● WRITTEN INSTRUCTION: Reproduce each of the following items word for word, from the first one through the last.

(Stored dataset items)
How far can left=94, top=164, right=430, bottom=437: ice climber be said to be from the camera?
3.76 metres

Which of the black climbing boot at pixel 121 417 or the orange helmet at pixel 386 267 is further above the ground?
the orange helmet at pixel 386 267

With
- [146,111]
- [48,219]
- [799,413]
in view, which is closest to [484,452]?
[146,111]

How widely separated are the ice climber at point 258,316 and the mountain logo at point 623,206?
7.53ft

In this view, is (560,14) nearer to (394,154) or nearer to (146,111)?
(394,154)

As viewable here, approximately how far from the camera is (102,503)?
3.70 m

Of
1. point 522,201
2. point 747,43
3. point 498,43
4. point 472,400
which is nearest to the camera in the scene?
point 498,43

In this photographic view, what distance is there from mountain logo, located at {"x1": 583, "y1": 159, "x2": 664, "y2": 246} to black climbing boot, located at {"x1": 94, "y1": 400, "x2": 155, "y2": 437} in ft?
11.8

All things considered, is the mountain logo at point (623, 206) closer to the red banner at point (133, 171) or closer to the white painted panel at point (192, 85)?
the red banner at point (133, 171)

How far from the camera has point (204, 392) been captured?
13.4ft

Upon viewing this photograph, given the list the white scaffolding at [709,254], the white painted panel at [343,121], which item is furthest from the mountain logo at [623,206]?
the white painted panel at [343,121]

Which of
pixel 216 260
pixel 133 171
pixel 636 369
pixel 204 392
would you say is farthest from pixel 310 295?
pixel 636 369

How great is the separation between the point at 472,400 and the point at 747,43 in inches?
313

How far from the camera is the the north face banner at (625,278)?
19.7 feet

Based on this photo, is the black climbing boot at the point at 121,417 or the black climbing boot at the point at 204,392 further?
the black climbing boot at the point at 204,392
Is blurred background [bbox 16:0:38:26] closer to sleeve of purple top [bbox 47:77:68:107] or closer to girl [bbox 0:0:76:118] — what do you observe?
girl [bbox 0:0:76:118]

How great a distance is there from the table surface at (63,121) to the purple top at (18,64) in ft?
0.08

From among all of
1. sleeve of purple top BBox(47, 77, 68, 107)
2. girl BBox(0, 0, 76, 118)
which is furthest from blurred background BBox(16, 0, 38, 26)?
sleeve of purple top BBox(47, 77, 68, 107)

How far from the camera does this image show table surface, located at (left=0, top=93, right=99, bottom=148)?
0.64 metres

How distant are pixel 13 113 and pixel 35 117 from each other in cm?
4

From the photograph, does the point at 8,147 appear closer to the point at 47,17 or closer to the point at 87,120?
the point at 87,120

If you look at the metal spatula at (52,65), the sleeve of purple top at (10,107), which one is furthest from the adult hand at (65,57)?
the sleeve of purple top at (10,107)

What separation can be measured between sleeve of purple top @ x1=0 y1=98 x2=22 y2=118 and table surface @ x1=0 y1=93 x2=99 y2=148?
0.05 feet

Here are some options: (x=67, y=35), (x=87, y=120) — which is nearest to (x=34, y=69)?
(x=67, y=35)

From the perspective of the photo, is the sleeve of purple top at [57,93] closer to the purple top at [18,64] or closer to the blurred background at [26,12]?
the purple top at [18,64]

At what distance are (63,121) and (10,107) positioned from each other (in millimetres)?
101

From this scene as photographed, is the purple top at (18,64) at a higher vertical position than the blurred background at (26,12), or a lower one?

● EXERCISE RESULT:
How far can left=94, top=164, right=430, bottom=437: ice climber be said to be from the camera?
3.76 metres

Which of the black climbing boot at pixel 121 417 or the orange helmet at pixel 386 267 is further above the ground?
the orange helmet at pixel 386 267

With
- [146,111]
- [48,219]
- [799,413]
in view, which is closest to [484,452]?
[146,111]

How widely separated are the ice climber at point 258,316 and the mountain logo at point 623,206?
7.53ft

In this view, is (560,14) nearer to (394,154) or nearer to (146,111)?
(394,154)

As viewable here, approximately how far from the camera is (102,503)?
3.70 m

Of
1. point 522,201
2. point 747,43
3. point 498,43
4. point 472,400
which is nearest to the camera in the scene?
point 498,43

In this photographic view, what distance is there from mountain logo, located at {"x1": 583, "y1": 159, "x2": 664, "y2": 246} to black climbing boot, located at {"x1": 94, "y1": 400, "x2": 155, "y2": 437} in ft?
11.8

All things considered, is the mountain logo at point (623, 206) closer to the red banner at point (133, 171) or closer to the white painted panel at point (192, 85)?
the red banner at point (133, 171)

How far from the camera has point (204, 392) been captured?
13.4ft

Upon viewing this photograph, given the list the white scaffolding at [709,254], the white painted panel at [343,121], which item is furthest from the mountain logo at [623,206]?
the white painted panel at [343,121]

Which of
pixel 216 260
pixel 133 171
pixel 636 369
pixel 204 392
would you say is farthest from pixel 310 295?
pixel 636 369

How great is the separation between the point at 472,400 and the point at 747,43 in inches?
313

How far from the camera is the the north face banner at (625,278)?
19.7 feet

Based on this photo, is the black climbing boot at the point at 121,417 or the black climbing boot at the point at 204,392 further?
the black climbing boot at the point at 204,392
Is blurred background [bbox 16:0:38:26] closer to sleeve of purple top [bbox 47:77:68:107] or closer to girl [bbox 0:0:76:118] — what do you observe?
girl [bbox 0:0:76:118]

How great a distance is there from the table surface at (63,121) to the purple top at (18,64) in ft?
0.08

From among all of
1. sleeve of purple top BBox(47, 77, 68, 107)
2. girl BBox(0, 0, 76, 118)
which is furthest from blurred background BBox(16, 0, 38, 26)?
sleeve of purple top BBox(47, 77, 68, 107)

How far from the camera does this image show table surface, located at (left=0, top=93, right=99, bottom=148)?
0.64 metres

How distant are pixel 13 113 and pixel 35 117 from each other in cm?
4

From the photograph, does the point at 8,147 appear closer to the point at 47,17 or closer to the point at 87,120?
the point at 87,120

If you look at the metal spatula at (52,65), the sleeve of purple top at (10,107), which one is furthest from the adult hand at (65,57)?
the sleeve of purple top at (10,107)

What separation can be measured between sleeve of purple top @ x1=0 y1=98 x2=22 y2=118 and table surface @ x1=0 y1=93 x2=99 y2=148?
0.05 feet

Here are some options: (x=67, y=35), (x=87, y=120) — which is nearest to (x=34, y=69)?
(x=67, y=35)

From the perspective of the photo, is the sleeve of purple top at [57,93] closer to the purple top at [18,64] or closer to the blurred background at [26,12]?
the purple top at [18,64]

At what distance are (63,121) and (10,107) positioned from each other (in millimetres)?
101

From this scene as photographed, is the purple top at (18,64) at a higher vertical position than the blurred background at (26,12), or a lower one?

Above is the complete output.